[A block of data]
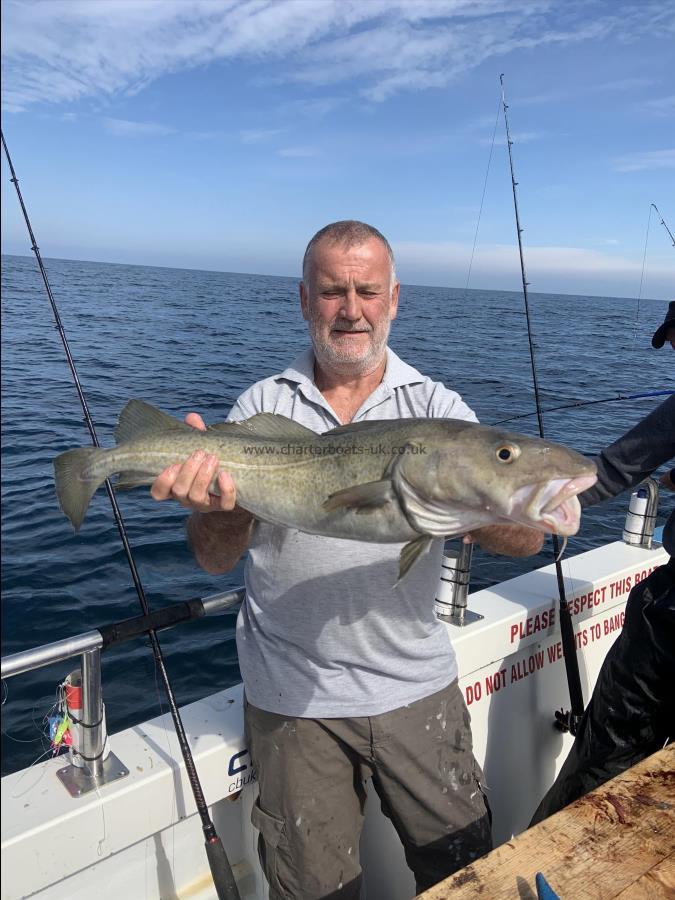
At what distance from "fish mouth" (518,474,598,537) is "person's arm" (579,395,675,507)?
1.96 metres

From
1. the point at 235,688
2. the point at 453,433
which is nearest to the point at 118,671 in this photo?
the point at 235,688

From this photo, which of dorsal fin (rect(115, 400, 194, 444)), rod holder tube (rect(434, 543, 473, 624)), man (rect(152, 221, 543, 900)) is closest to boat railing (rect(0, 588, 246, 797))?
man (rect(152, 221, 543, 900))

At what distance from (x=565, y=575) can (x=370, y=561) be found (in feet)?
8.84

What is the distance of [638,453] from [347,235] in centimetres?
232

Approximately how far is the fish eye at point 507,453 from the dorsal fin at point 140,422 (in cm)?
138

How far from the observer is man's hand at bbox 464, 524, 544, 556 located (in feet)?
9.78

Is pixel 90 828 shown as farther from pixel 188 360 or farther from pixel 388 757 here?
pixel 188 360

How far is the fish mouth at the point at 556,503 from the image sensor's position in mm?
2248

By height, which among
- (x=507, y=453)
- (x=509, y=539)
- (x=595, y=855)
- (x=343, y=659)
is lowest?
(x=595, y=855)

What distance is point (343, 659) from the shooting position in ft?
9.78

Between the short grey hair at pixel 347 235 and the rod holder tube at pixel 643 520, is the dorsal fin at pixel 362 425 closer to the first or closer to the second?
A: the short grey hair at pixel 347 235

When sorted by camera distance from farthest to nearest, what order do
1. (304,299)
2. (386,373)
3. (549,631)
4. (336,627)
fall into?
(549,631), (304,299), (386,373), (336,627)

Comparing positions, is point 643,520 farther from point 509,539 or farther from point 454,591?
point 509,539

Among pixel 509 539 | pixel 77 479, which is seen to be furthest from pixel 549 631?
pixel 77 479
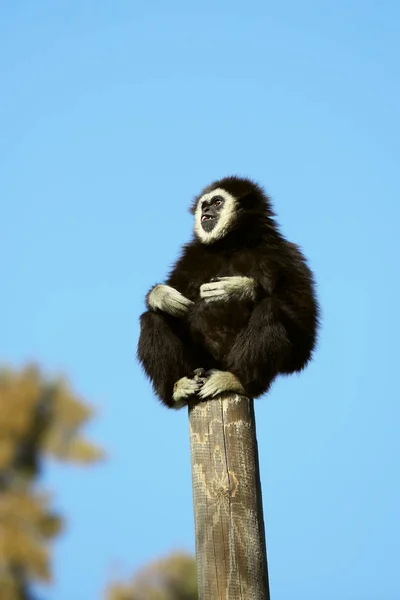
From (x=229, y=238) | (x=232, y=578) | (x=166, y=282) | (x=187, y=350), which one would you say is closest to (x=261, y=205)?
(x=229, y=238)

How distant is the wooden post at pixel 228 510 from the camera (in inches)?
219

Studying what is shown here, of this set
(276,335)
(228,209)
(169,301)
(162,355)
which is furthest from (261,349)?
(228,209)

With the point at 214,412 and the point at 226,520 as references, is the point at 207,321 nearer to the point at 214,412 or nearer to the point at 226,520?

- _EXERCISE DETAILS_:
Reproduce the lines of the material from the one containing "What distance is" through the end of the material, inclusive, leaving out the pictures.

- _ANSWER FOR THIS EXERCISE_:
What distance is point (343, 659) from the shooting position in ft?
9.78

Between the short grey hair at pixel 347 235 and the rod holder tube at pixel 643 520, is the dorsal fin at pixel 362 425 closer to the first or closer to the second?
A: the short grey hair at pixel 347 235

When sorted by camera distance from farthest to nearest, what order do
1. (304,299)
2. (386,373)
3. (549,631)
4. (336,627)
fall into?
(549,631), (304,299), (386,373), (336,627)

Comparing positions, is point 643,520 farther from point 509,539 or farther from point 454,591?
point 509,539

Among pixel 509 539 | pixel 77 479, which is seen to be furthest from pixel 549 631?
pixel 77 479
From (x=229, y=238) | (x=232, y=578) | (x=166, y=282) | (x=187, y=350), which one would you say is closest to (x=261, y=205)?
(x=229, y=238)

How distant is the wooden post at pixel 228 510 from the camera (in inches)?
219

Studying what is shown here, of this set
(276,335)
(228,209)
(169,301)
(162,355)
which is furthest from (261,349)?
(228,209)

With the point at 214,412 and the point at 226,520 as references, is the point at 207,321 nearer to the point at 214,412 or nearer to the point at 226,520?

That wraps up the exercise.